1. Initialize Two Pointers and Tracking Variables

• Set left = 0 (start of array) and right = height.length - 1 (end of array)
• Set leftMax = 0 to track the tallest bar seen from the left
• Set rightMax = 0 to track the tallest bar seen from the right
• Set water = 0 to accumulate the total trapped water

2. Compare Heights at Both Pointers

• At each step, compare height[left] with height[right]
• Process the side with the smaller height, because the water level at that position is determined by its own side's maximum (the other side is guaranteed to be at least as tall)
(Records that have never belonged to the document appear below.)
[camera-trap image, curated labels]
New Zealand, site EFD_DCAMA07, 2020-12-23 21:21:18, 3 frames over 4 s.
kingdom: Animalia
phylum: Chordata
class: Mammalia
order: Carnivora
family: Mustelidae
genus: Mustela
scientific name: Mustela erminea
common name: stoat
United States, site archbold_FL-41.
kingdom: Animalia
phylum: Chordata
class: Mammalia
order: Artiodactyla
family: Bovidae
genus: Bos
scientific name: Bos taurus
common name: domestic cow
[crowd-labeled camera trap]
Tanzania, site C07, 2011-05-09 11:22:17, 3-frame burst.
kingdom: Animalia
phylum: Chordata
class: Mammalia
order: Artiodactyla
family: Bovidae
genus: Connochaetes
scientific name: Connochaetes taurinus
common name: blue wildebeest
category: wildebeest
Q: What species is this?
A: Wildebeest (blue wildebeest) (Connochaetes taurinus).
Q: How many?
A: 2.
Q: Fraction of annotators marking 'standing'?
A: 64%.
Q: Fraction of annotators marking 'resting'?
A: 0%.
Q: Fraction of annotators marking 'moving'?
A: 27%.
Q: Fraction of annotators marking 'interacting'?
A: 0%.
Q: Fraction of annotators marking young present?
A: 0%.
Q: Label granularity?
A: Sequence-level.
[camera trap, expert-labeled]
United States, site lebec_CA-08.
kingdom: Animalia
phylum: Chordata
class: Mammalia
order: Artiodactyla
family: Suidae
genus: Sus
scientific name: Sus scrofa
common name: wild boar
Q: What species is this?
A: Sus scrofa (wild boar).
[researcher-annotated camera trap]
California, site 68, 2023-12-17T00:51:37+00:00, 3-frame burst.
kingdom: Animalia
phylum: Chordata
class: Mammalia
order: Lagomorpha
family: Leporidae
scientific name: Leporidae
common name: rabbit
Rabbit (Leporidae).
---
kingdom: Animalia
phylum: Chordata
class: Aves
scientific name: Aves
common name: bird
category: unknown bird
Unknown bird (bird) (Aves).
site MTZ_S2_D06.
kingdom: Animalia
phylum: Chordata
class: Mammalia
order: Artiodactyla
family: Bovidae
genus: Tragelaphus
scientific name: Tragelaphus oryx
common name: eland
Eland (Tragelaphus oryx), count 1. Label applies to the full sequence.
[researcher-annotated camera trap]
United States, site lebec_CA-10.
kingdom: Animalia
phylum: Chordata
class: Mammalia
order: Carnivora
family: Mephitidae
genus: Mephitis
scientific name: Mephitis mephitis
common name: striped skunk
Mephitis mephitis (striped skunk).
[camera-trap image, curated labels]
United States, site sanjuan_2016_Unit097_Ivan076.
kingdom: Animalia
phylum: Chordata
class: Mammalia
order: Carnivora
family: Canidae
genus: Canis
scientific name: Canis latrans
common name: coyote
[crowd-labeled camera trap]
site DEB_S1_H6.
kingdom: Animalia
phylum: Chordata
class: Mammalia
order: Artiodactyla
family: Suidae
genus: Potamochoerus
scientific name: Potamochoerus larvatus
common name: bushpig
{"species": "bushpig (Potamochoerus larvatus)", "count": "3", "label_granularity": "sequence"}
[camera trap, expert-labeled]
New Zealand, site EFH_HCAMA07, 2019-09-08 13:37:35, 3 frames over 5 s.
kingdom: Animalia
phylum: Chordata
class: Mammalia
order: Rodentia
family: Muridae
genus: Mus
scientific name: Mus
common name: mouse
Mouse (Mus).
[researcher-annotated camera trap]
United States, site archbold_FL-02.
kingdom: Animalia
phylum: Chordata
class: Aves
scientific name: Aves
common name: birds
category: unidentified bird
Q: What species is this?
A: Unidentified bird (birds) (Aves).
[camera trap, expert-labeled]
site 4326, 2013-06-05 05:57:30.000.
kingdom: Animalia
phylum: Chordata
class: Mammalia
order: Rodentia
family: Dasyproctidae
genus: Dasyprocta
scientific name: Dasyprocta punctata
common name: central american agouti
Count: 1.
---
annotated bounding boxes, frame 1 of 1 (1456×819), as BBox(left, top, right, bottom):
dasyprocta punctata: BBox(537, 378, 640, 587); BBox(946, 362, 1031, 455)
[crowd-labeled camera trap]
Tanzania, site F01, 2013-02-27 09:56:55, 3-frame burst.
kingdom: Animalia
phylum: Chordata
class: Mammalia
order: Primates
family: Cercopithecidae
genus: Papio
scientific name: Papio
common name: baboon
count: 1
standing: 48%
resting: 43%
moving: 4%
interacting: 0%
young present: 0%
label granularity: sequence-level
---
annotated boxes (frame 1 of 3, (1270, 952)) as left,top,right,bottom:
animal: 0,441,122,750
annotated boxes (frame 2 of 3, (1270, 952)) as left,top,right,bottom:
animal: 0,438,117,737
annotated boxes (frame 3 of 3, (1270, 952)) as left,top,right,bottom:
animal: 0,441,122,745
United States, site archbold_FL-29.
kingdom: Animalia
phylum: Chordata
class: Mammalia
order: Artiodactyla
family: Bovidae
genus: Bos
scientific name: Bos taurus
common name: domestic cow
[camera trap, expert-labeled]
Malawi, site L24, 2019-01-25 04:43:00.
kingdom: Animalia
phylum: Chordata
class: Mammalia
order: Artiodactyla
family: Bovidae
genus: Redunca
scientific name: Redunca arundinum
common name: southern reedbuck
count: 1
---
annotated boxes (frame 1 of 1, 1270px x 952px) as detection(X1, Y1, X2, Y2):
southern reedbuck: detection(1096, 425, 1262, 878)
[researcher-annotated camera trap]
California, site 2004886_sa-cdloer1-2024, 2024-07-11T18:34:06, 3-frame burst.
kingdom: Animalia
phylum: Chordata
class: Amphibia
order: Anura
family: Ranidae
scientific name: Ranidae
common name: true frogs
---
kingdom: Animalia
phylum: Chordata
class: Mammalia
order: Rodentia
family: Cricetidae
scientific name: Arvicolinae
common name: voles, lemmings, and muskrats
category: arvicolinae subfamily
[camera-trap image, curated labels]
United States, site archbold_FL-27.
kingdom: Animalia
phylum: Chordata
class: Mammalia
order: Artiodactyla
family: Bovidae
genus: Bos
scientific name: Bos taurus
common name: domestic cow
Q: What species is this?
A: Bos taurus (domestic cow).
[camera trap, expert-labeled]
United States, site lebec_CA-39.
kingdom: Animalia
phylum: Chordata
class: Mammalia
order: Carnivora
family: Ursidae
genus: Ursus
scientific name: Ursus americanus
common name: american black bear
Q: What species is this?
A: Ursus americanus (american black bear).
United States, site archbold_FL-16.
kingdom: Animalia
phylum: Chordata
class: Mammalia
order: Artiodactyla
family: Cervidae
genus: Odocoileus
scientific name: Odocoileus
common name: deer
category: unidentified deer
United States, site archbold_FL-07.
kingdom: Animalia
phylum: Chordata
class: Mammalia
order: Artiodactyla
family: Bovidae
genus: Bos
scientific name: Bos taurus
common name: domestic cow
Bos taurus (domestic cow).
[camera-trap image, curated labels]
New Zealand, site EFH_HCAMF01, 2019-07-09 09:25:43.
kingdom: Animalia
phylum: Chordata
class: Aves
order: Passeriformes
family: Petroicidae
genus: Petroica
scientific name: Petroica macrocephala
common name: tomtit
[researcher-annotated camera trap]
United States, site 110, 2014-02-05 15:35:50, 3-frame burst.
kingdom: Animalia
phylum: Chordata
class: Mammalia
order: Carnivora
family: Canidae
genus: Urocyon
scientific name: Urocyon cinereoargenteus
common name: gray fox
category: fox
3. Process the Left Pointer

• If height[left] < height[right], process the left side
• If height[left] >= leftMax, update leftMax — this bar is a new boundary, no water is trapped here
• Otherwise, leftMax - height[left] units of water are trapped above this bar — add that to water
• Move left++

4. Process the Right Pointer

• If height[right] <= height[left], process the right side
• If height[right] >= rightMax, update rightMax — this bar is a new boundary, no water is trapped here
• Otherwise, rightMax - height[right] units of water are trapped above this bar — add that to water
• Move right--

5. Repeat Until Pointers Meet

• Continue the loop while left < right
• Each iteration processes exactly one position, giving O(n) time complexity
• Only a constant number of variables are used, giving O(1) space complexity

6. Return the Result

• After the loop, water contains the total amount of trapped rain water
• Return water

Key Insight

The water trapped at any position depends on the minimum of the tallest bar to its left and the tallest bar to its right, minus its own height. By processing from both ends inward and always choosing the smaller side, we can guarantee that the max on the opposite side is at least as large — so we only need to track the max on the side we are processing. This eliminates the need for precomputed arrays and achieves O(1) space.